Home > Everywhere > Cinema | Easter | Film Reviews | Spirituality
Published April 29th 2017
God made us, we messed things up, Jesus paid for us
The remarkable story of Chicago journalist Lee Strobel's journey from atheist to believer, is dramatised in this upcoming Jon Gunn flick.

The My Date with Drew director has taken on the challenge of adapting Strobel's famous book, The Case for Christ into a feature-length movie. Mike Vogel (The Help) and Erika Christensen (Parenthood) star as Lee Strobel and Leslie Strobel respectively, with appearances by veteran thespians Faye Dunaway and Robert Forster.

In 1980, Lee Strobel was an investigative journalist at the top of his game. He just received a promotion at the Chicago Tribune following his coverage of the high-profile Ford Pinto trial. After a harrowing incident in which the Strobels' daughter Allison nearly died, Leslie starts attending the Willow Creek Community Church, much to her atheist husband's chagrin. Subsequently, Lee decides to put his expertise in investigative journalism into a special project: proving the resurrection of Jesus did not happen and Christianity is simply a cult. This causes much tension with the rest of his family.

Lee interviews various religious scholars as well as medical professionals who share his scepticism. Along the way, his wife gives birth to their son Kyle, his father passes on and an investigation into the shooting of a police officer goes pear-shaped. Finally, Lee becomes convinced of Jesus' existence and his resurrection and starts going to church with his wife and their two young children. He resigns from his job with the newspaper and turns to writing books, the first being The Case for Christ.

Incredible journey: Investigative journalist Lee Strobel went from avowed atheist to devout Christian while seeking to disprove theories about the Resurrection of Jesus.


Gunn's cinematography is simply breathtaking in The Case for Christ, creating a serious melodrama balanced out with several humorous moments woven into the narrative.
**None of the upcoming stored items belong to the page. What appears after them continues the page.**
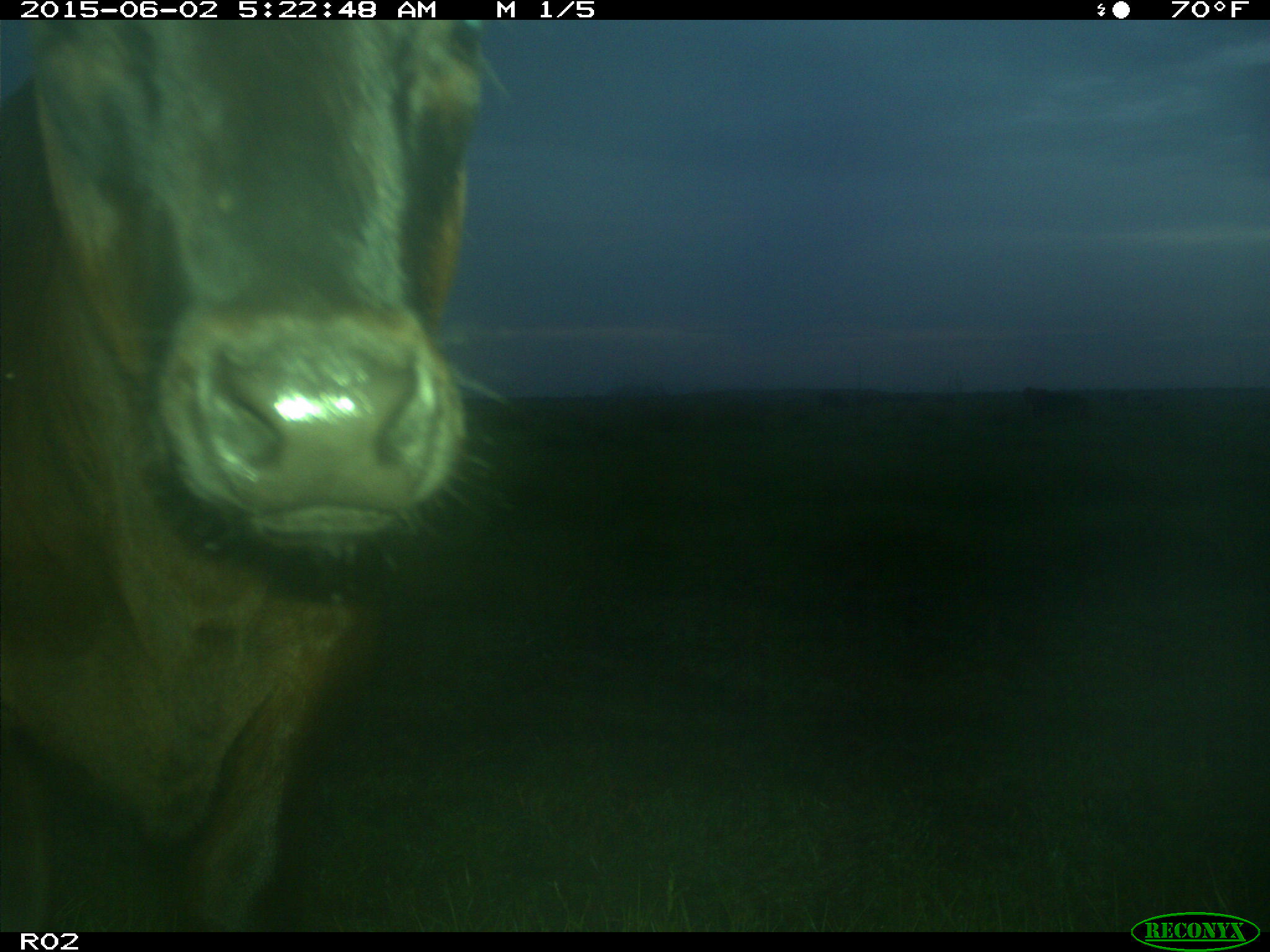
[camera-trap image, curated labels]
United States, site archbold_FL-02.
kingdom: Animalia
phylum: Chordata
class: Mammalia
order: Artiodactyla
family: Bovidae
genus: Bos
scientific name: Bos taurus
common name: domestic cow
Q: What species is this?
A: Bos taurus (domestic cow).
Vogel puts in a convincing performance as the staunchly atheist Lee, who only ever believes logic and hard facts and takes pride in his work as an investigative journalist. It is hard not to draw parallels between him and the apostle Paul. Both experienced conversion under the most difficult circumstances.

This movie would certainly appeal to those interested in the Christian faith. It opens officially in Perth on 4 May.